■ **GIVEN PROBLEM**
Return the lines below exactly, starting with the line that contains "How far away from" and stopping after the last line.

########

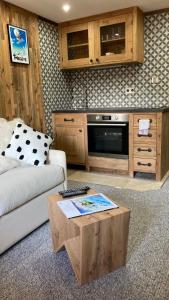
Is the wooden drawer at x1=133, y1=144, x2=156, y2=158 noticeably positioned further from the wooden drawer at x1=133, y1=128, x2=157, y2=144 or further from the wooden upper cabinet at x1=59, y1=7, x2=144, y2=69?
the wooden upper cabinet at x1=59, y1=7, x2=144, y2=69

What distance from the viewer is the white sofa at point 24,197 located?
177cm

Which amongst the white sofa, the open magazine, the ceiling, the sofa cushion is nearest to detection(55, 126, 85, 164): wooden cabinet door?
the white sofa

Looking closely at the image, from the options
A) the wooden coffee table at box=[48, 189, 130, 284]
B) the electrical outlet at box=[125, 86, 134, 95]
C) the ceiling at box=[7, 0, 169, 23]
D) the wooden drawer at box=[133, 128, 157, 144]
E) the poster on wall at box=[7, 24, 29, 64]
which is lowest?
the wooden coffee table at box=[48, 189, 130, 284]

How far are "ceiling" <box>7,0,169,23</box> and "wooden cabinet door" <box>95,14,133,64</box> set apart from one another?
156mm

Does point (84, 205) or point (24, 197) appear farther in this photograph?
point (24, 197)

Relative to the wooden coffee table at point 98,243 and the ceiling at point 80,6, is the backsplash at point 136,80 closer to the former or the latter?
the ceiling at point 80,6

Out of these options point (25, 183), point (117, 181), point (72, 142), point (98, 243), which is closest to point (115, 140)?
point (117, 181)

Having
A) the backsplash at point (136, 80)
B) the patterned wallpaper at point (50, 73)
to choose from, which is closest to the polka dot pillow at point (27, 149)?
the patterned wallpaper at point (50, 73)

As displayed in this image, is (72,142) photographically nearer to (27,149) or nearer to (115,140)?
(115,140)

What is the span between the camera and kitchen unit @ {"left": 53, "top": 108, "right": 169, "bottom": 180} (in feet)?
10.1

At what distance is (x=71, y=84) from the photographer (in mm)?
4164

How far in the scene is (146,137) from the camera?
309cm

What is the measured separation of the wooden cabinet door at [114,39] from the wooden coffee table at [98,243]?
7.92 ft

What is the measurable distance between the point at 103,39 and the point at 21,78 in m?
1.27
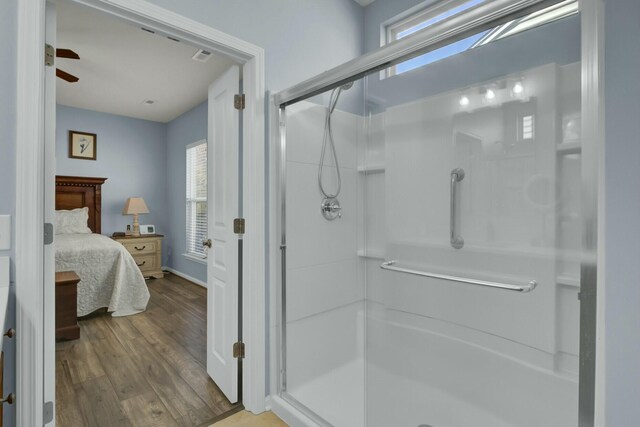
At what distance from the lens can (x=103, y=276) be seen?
3717 millimetres

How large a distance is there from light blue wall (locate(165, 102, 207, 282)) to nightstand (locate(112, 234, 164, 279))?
29cm

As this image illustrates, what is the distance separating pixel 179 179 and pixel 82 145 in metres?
1.48

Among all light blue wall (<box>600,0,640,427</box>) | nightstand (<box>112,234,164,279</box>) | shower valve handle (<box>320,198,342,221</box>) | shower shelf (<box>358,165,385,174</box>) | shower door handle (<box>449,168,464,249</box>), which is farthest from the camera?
nightstand (<box>112,234,164,279</box>)

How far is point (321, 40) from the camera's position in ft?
7.80

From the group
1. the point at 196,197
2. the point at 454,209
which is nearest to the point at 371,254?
the point at 454,209

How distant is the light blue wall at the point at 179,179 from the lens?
5140mm

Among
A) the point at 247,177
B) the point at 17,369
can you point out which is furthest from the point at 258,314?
the point at 17,369

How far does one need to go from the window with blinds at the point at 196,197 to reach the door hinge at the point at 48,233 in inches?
143

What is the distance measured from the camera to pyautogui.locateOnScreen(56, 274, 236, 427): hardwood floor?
6.48 ft

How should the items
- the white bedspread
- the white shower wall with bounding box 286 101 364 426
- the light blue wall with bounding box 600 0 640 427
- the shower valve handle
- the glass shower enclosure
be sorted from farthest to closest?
the white bedspread
the shower valve handle
the white shower wall with bounding box 286 101 364 426
the light blue wall with bounding box 600 0 640 427
the glass shower enclosure

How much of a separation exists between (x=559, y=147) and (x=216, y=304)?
2077 mm

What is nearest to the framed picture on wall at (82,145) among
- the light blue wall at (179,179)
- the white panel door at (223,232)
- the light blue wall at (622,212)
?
the light blue wall at (179,179)

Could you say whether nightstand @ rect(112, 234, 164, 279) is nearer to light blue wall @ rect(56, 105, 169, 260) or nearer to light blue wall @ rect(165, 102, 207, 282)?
light blue wall @ rect(165, 102, 207, 282)

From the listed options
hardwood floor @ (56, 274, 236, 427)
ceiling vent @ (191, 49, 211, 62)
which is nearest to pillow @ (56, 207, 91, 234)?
hardwood floor @ (56, 274, 236, 427)
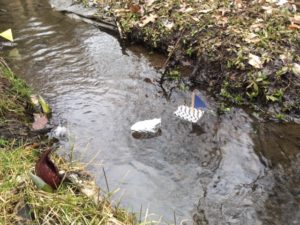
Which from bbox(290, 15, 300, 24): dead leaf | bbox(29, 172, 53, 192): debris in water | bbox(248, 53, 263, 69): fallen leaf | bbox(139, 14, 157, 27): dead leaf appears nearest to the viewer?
bbox(29, 172, 53, 192): debris in water

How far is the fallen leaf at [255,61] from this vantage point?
17.8 feet

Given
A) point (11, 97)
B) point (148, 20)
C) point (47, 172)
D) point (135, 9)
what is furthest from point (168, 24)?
point (47, 172)

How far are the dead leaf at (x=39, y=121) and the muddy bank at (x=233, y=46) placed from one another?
6.06 feet

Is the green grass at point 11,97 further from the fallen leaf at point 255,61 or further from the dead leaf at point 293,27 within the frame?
the dead leaf at point 293,27

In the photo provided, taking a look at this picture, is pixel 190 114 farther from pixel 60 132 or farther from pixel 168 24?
pixel 168 24

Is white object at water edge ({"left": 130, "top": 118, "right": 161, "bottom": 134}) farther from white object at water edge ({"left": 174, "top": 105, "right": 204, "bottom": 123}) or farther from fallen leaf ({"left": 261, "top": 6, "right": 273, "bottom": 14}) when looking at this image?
fallen leaf ({"left": 261, "top": 6, "right": 273, "bottom": 14})

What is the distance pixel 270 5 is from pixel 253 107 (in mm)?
2192

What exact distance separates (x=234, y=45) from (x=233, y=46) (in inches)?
0.8

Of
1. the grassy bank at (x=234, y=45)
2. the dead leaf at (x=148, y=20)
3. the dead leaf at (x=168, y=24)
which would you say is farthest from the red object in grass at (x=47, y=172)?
the dead leaf at (x=148, y=20)

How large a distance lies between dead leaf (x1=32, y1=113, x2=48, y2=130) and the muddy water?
0.20 meters

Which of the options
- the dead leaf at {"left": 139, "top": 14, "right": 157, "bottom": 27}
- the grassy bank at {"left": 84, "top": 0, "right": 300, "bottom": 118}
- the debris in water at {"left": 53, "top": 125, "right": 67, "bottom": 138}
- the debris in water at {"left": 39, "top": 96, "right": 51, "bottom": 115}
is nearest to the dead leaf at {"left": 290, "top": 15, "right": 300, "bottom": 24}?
the grassy bank at {"left": 84, "top": 0, "right": 300, "bottom": 118}

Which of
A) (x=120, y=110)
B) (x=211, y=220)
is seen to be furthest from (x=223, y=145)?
(x=120, y=110)

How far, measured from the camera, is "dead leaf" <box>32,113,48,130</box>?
512cm

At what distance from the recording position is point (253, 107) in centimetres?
536
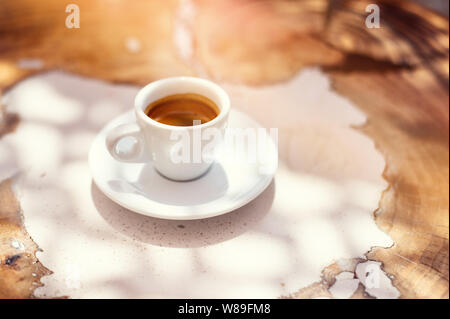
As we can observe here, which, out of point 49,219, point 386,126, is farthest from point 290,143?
point 49,219

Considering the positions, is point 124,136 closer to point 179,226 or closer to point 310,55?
point 179,226

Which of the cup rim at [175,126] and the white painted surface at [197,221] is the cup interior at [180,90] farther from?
the white painted surface at [197,221]

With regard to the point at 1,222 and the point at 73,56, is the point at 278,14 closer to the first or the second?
the point at 73,56

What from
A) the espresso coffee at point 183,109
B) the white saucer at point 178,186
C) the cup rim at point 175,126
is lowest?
the white saucer at point 178,186

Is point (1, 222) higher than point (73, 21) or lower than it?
lower

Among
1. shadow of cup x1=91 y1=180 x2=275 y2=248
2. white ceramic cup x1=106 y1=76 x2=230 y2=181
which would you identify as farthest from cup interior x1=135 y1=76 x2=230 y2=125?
shadow of cup x1=91 y1=180 x2=275 y2=248

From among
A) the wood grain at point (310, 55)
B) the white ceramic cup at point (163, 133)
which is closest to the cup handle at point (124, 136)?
the white ceramic cup at point (163, 133)
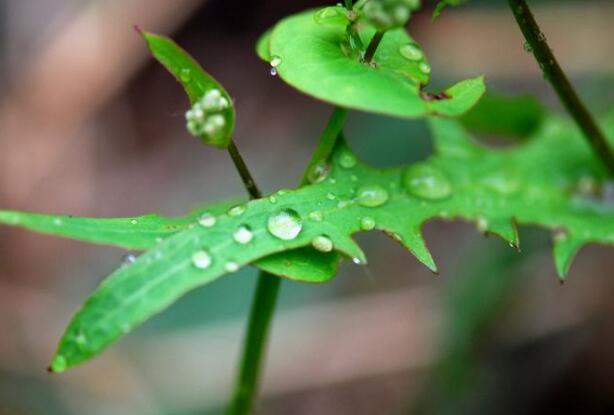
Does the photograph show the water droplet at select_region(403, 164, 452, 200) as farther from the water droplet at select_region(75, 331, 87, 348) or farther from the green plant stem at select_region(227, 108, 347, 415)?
the water droplet at select_region(75, 331, 87, 348)

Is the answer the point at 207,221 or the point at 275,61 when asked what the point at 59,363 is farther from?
the point at 275,61

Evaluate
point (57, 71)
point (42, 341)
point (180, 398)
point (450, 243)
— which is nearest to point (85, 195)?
point (57, 71)

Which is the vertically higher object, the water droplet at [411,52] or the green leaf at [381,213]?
the water droplet at [411,52]

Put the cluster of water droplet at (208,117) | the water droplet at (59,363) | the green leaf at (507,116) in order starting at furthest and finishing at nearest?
1. the green leaf at (507,116)
2. the cluster of water droplet at (208,117)
3. the water droplet at (59,363)

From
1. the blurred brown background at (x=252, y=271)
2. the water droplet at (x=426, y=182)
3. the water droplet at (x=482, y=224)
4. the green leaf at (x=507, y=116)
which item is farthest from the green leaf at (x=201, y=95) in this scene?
the blurred brown background at (x=252, y=271)

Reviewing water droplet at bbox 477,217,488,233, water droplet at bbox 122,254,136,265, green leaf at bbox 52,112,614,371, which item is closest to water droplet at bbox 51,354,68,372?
green leaf at bbox 52,112,614,371

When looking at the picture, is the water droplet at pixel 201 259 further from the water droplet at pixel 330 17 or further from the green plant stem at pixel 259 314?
the water droplet at pixel 330 17

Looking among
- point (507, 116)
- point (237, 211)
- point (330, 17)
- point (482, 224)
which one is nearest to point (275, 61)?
point (330, 17)
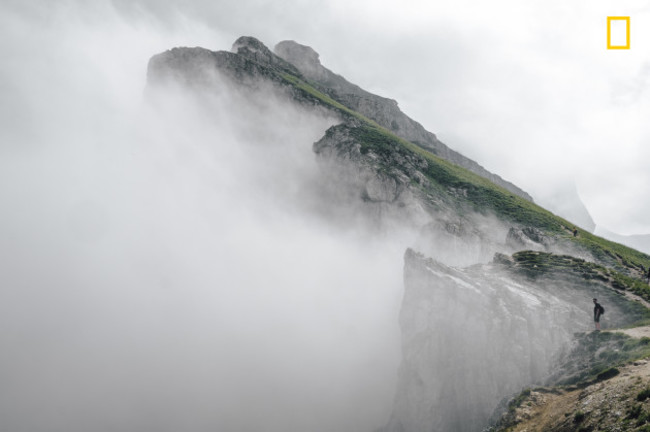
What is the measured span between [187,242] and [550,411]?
135905mm

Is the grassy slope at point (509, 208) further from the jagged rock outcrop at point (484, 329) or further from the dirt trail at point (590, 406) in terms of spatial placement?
the dirt trail at point (590, 406)

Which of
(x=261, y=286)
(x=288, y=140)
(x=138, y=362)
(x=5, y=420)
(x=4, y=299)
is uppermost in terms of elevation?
(x=288, y=140)

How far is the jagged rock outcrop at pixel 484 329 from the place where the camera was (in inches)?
1547

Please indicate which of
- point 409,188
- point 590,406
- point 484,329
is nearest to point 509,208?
point 409,188

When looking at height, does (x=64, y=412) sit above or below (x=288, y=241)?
below

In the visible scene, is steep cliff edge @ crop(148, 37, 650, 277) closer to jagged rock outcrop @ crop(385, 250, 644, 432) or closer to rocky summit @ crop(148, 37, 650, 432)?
rocky summit @ crop(148, 37, 650, 432)

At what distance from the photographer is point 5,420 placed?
132 meters

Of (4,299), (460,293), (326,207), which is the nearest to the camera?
(460,293)

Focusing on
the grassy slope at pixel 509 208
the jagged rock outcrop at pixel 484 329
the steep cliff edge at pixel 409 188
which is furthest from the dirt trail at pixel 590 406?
the grassy slope at pixel 509 208

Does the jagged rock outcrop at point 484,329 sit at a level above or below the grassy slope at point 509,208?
below

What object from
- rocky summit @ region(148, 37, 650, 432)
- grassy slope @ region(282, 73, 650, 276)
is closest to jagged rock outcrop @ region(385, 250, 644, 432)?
rocky summit @ region(148, 37, 650, 432)

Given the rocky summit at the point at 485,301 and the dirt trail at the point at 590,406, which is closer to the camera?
the dirt trail at the point at 590,406

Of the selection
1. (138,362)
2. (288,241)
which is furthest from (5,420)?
(288,241)

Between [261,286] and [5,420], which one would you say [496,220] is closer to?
[261,286]
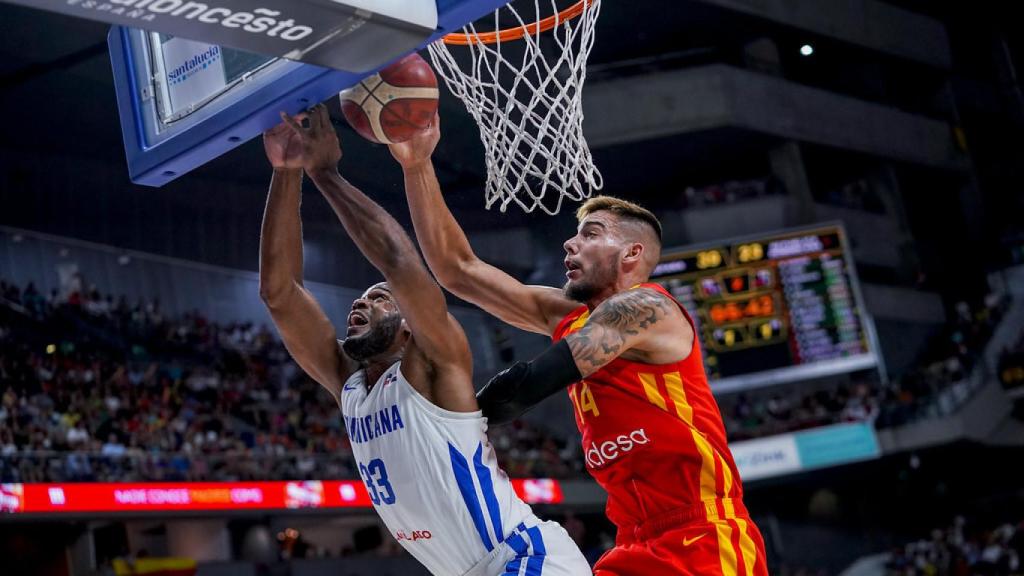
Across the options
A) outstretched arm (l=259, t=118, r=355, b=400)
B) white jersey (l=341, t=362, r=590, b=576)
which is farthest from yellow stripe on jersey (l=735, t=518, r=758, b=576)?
outstretched arm (l=259, t=118, r=355, b=400)

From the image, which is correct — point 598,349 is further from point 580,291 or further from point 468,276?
point 468,276

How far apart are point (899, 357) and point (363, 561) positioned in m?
14.0

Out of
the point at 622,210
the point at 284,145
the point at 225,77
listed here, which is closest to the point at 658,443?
the point at 622,210

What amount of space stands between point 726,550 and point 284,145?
185 centimetres

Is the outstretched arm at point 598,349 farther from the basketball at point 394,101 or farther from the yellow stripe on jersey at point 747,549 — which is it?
the basketball at point 394,101

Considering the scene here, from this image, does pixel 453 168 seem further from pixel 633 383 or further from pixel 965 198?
pixel 965 198

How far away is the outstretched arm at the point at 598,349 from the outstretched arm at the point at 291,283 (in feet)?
2.95

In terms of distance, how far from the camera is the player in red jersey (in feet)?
11.5

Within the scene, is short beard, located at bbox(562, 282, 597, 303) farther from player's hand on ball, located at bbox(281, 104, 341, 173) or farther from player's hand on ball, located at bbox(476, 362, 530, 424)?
player's hand on ball, located at bbox(281, 104, 341, 173)

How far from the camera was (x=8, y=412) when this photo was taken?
13.4m

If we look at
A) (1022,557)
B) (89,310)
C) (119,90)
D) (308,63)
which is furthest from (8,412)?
(1022,557)

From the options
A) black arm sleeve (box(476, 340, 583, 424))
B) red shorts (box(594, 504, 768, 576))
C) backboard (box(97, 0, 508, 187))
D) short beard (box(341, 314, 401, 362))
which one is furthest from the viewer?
short beard (box(341, 314, 401, 362))

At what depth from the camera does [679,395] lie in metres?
3.67

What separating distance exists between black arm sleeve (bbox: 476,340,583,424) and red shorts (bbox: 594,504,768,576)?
0.64m
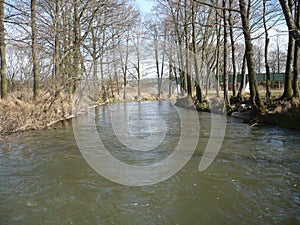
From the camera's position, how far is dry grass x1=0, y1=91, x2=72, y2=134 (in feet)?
32.0

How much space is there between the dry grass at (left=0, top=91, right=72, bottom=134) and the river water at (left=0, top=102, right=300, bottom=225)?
2.58 meters

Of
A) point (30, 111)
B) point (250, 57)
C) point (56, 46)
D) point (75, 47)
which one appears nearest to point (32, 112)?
point (30, 111)

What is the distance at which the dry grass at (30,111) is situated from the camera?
32.0ft

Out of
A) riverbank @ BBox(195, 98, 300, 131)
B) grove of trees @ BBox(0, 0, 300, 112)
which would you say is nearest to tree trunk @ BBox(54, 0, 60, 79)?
grove of trees @ BBox(0, 0, 300, 112)

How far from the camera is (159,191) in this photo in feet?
15.5

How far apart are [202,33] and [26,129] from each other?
18.2m

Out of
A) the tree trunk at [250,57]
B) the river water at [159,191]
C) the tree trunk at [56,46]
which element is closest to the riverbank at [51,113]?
the tree trunk at [250,57]

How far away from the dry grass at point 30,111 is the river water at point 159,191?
2.58 m

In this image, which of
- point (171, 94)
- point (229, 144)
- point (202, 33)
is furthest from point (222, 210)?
point (171, 94)

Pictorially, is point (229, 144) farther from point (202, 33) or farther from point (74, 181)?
point (202, 33)

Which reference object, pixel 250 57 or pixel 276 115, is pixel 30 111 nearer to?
pixel 250 57

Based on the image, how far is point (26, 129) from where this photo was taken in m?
11.3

########

■ **PROBLEM SOLUTION**
How far away from the dry grass at point 30,111 is the river water at point 159,191?
2.58 m

In this image, which of
- point (171, 94)
- point (229, 144)
- point (202, 33)
is furthest from point (222, 210)?
point (171, 94)

Pictorially, is point (229, 144) farther from point (202, 33) or farther from point (74, 181)?
point (202, 33)

Which reference object, pixel 250 57 or pixel 276 115, is pixel 30 111 nearer to?
pixel 250 57

Based on the image, how far is point (26, 129) from where this photo was taken in m?
11.3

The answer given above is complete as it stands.